» **EXTRACT**:
* * *
So, how did Earth end up with water?
Despite what you learned in school, Earth doesn’t actually have all that much water. Even though oceans cover about 3/4 of our planet’s surface, water only makes up about one part in a thousand of Earth’s mass (including a few “oceans” trapped in rocks inside the mantle). All of the oceans put together don’t add up to much:
When trying to figure out the source of Earth’s water, there are two pieces of information that can help us “rewind the clock”. First, there is good reason to think that the building blocks of the planets were dry close to the Sun, but contained some water farther out. Bring predominantly rocky, Earth likely formed mostly from dry, inner material but with a sprinkling of wet, outer stuff. Given Earth’s relatively small water budget, that sprinkling could have been as little as 1% of Earth’s total mass.
Second, water from different sources has different chemical fingerprints. Deuterium is “heavy” water — a water molecule in which one hydrogen atom has an extra neutron. The ratio of Deuterium to normal water is called the D/H ratio, and it is measured to have quite a big range in different Solar System materials. The D/H of Jupiter’s atmosphere is very low, while that of some comets is very high, and Earth’s is in between. The source of Earth’s water must naturally match Earth’s D/H ratio.
A good match to Earth’s water comes from carbonaceous chondrite meteorites (see chapter 2). These meteorites contain about 10% water by mass and represent pieces of C-type asteroids that live in the outer parts of the main belt.
[Technical note: it was recently discovered that Enstatite chondrite meteorites — which may sample the main building blocks of Earth — have more water than once thought and with the same D/H as Earth. They may represent a source for some of Earth’s water, although C-type planetesimals probably delivered most.]
There is good reason to think that C-type asteroids were not born where we find them today. Their distribution overlaps with other types of asteroids: C-types dominate the outer main asteroid belt, and S-types dominate the inner main belt. But C- and S-types are different from a chemical standpoint (see the meteorite dichotomy discussed in chapter 2). We don’t think they formed side-by-side in the asteroid belt, because if they had there should be plenty of meteorites that lie in between the two groups, from a chemical (isotopic) standpoint. Those in-betweeners don’t seem to exist.
Current thinking is that the C-types formed farther from the Sun, past Jupiter. They were gravitationally scattered inward during the giant planets’ growth and migration (see chapter 5). This animation shows a cartoon of that process (actual simulation on YouTube here).
[The animation also shows the S-types being scattered outward from closer to the Sun. While I think that’s a reasonable idea (see here), it’s less well-accepted than C-types being scattered inward.]
You might count the blue arrows in the animation and think, “a lot of C-types end up in the asteroid belt but only a few end up closer to the Sun, where the rocky planets were growing.” Well, in reality it’s a little more complicated. The balance between whether scattered water-rich planetesimals end up in the asteroid belt or the rocky planet region depends on details like the density of the gas disk when this was happening (see this paper). The giant planets didn’t grow all at once, so there may have been many episodes of C-type scattering, some of which implanted more objects in the asteroid belt and others that scattered more toward the rocky planets to deliver water.
* * *
» **RECORD EXTRACTS**:
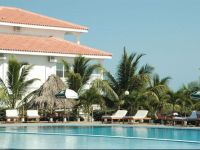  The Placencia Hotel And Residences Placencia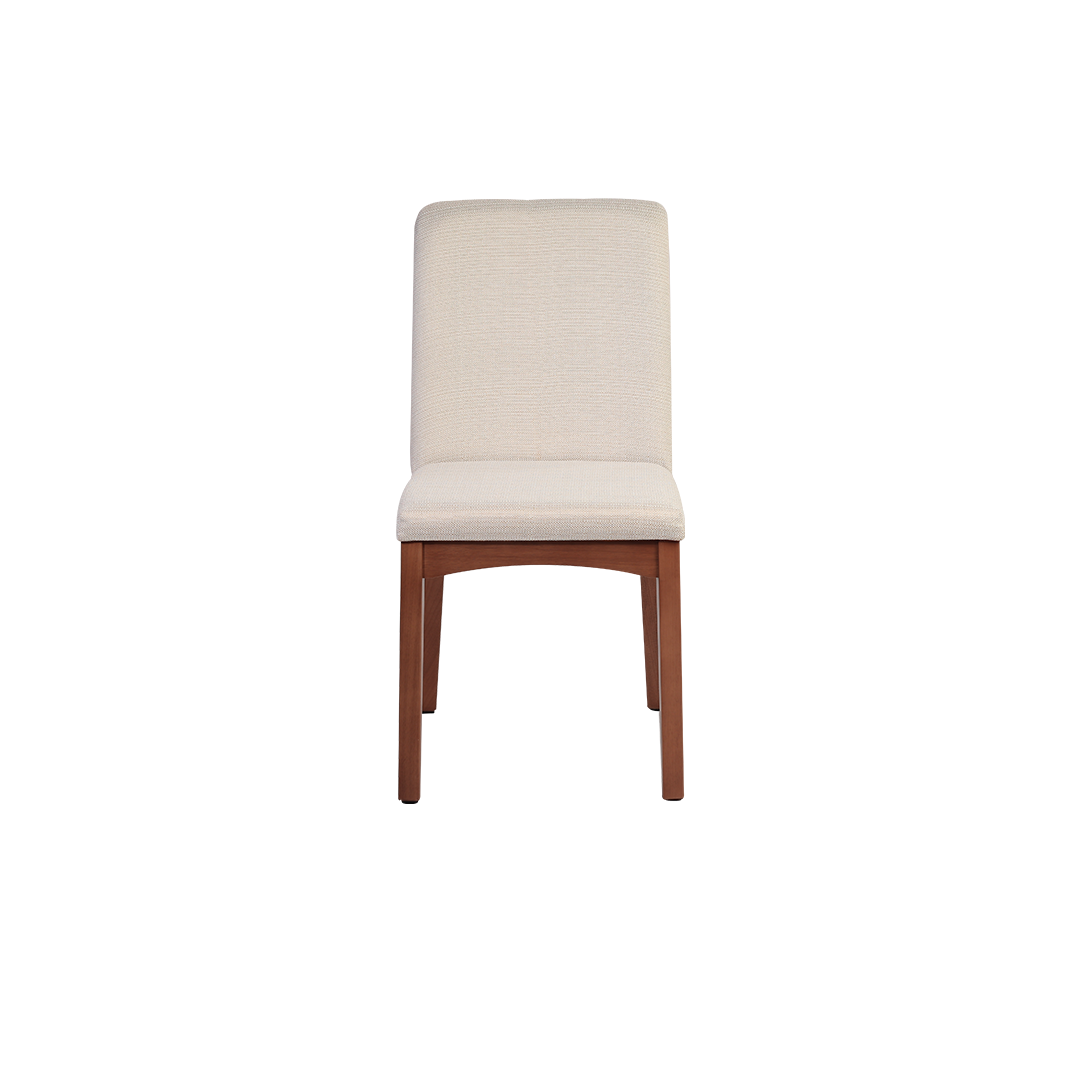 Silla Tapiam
* * *
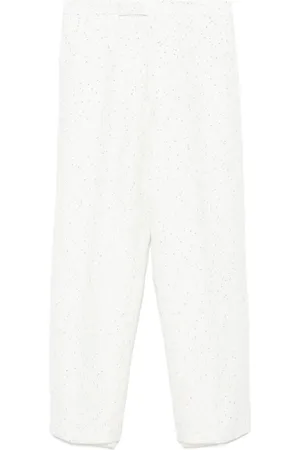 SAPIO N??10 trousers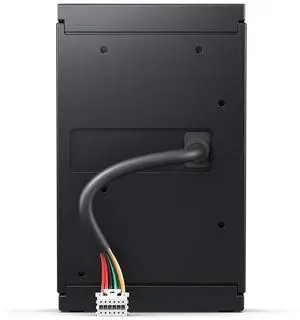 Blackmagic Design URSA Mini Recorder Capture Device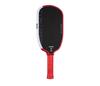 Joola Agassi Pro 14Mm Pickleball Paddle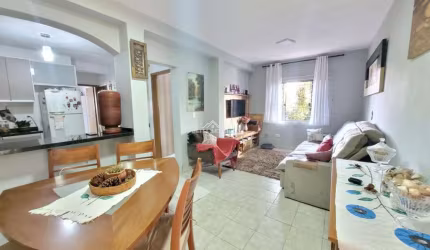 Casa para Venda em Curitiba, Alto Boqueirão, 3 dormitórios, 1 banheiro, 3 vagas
* * *
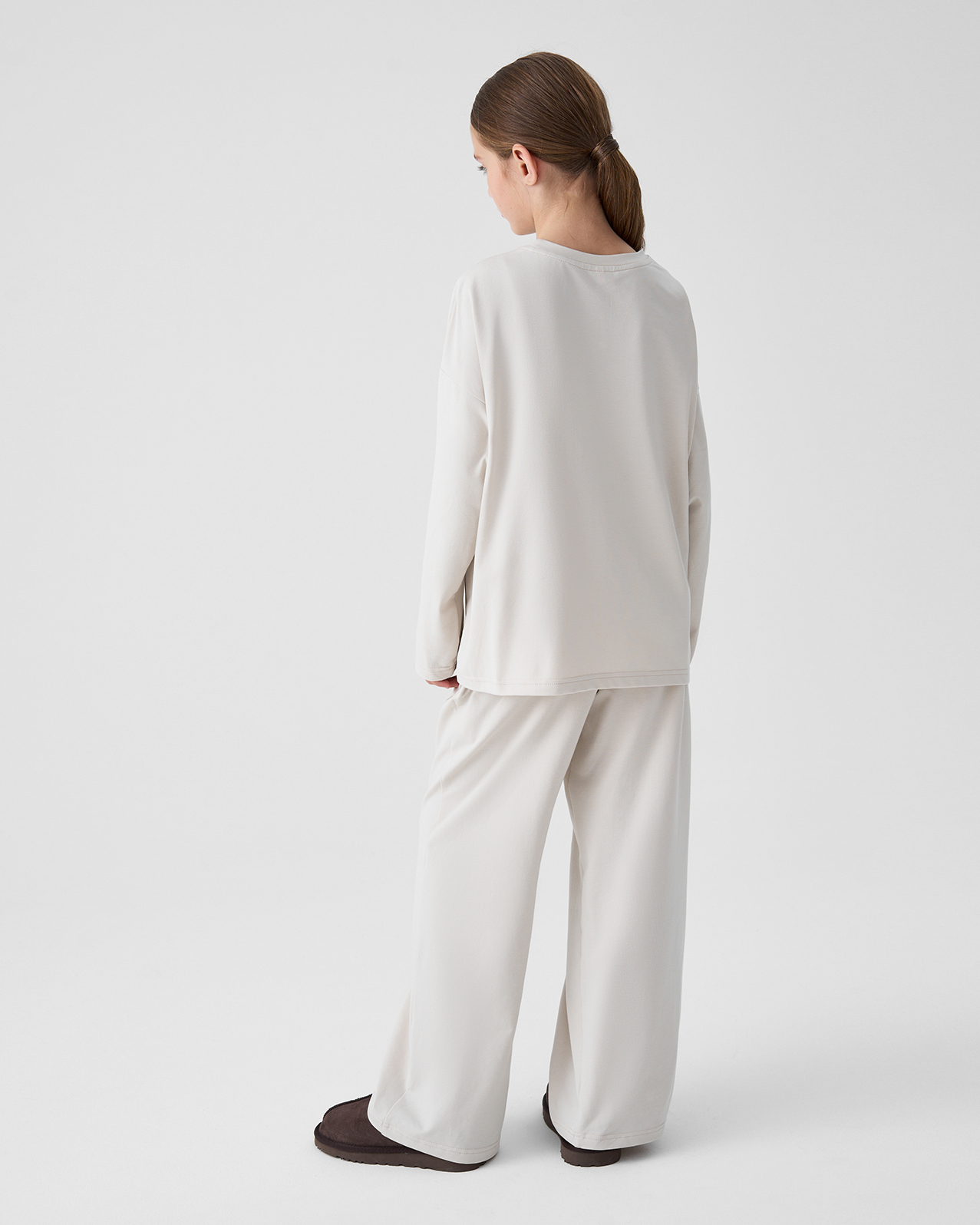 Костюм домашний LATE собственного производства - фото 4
* * *
» **REQUIRED ACTION A**: Do these statements agree with the passage on Earth's water? (i) Water makes up about one part in a thousand of Earth's mass. (ii) Jupiter's atmosphere has a very high D/H ratio. (iii) Carbonaceous chondrite meteorites hold about 10% water by mass. Answer yes or no for each, quoting the deciding words.
» **REQUIRED ACTION B**: Can you echo the passage on Earth's water, starting at "[Technical note: it" and ending at "seem to exist."?

» **YOUR SOLUTION A**:
(i) Yes: "water only makes up about one part in a thousand of Earth’s mass"
(ii) No: "The D/H of Jupiter’s atmosphere is very low"
(iii) Yes: "These meteorites contain about 10% water by mass"

» **YOUR SOLUTION B**:
[Technical note: it was recently discovered that Enstatite chondrite meteorites — which may sample the main building blocks of Earth — have more water than once thought and with the same D/H as Earth. They may represent a source for some of Earth’s water, although C-type planetesimals probably delivered most.]
There is good reason to think that C-type asteroids were not born where we find them today. Their distribution overlaps with other types of asteroids: C-types dominate the outer main asteroid belt, and S-types dominate the inner main belt. But C- and S-types are different from a chemical standpoint (see the meteorite dichotomy discussed in chapter 2). We don’t think they formed side-by-side in the asteroid belt, because if they had there should be plenty of meteorites that lie in between the two groups, from a chemical (isotopic) standpoint. Those in-betweeners don’t seem to exist.